- ACTIVITY -
Return everything from "The situation can" down to "the cost thereof." in the passage on making resistive membranes for acoustic panels below, word for word.

The situation can be improved.

SUMMARY OF THE INVENTION

One object of the present invention is to improve the conditions of the manufacture of an intermediate resistive membrane of an acoustic panel by decreasing the number of steps required, in order to simplify and accelerate the manufacturing process and reduce the cost thereof.

To this end, a method for manufacturing an intermediate resistive membrane with tubular guides for an acoustic panel is proposed, the method being such that said membrane and said tubular guides are manufactured in the same operation of injecting a resin around a substrate placed between two parts of an injection mold, the mold being configured so that one of the two parts of the mold comprises a plurality of protuberances, each having a surface of complementary shape to a shape of an inner surface of said tubular guides, the other of said two parts of the mold comprising a plurality of cavities, each having a surface of a shape complementary to a shape of an outer surface of said tubular guides, the substrate comprising perforations, and said method comprising the insertion of each of said protuberances into one of said perforations of said substrate before or during the closure of the mold and before said injection operation.

Advantageously, the manufacture of a resistive membrane, or “septum”, for an acoustic treatment panel or liner is made simpler and more reliable, and its cost is reduced.

The method for manufacturing an intermediate resistive membrane with tubular guides for an acoustic panel according to the invention may also comprise the following characteristics, considered in isolation or in combination:

• • The substrate used according to the method is made of thermoplastic composite material of the dry fiber type.
  • The substrate used comprises short fibers, long fibers or continuous fibers.

- INFORMATION PROVIDED -
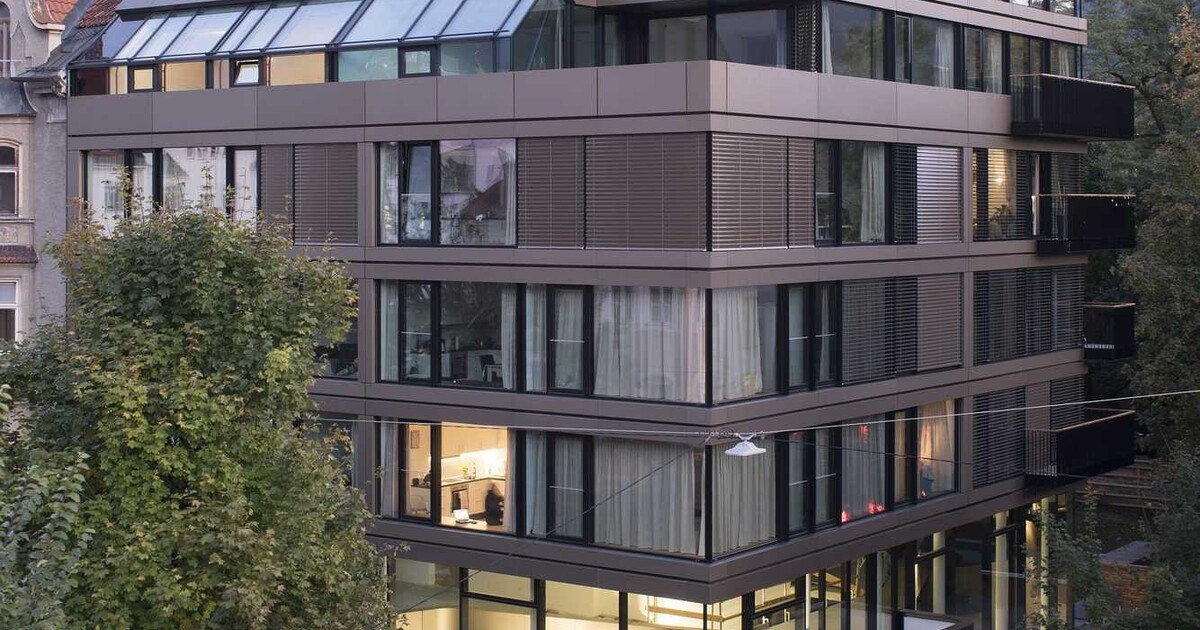 Anerkennung für Wohn- und Geschäftshaus M 11 in Innsbruck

- SOLVED PROBLEM -
The situation can be improved.

SUMMARY OF THE INVENTION

One object of the present invention is to improve the conditions of the manufacture of an intermediate resistive membrane of an acoustic panel by decreasing the number of steps required, in order to simplify and accelerate the manufacturing process and reduce the cost thereof.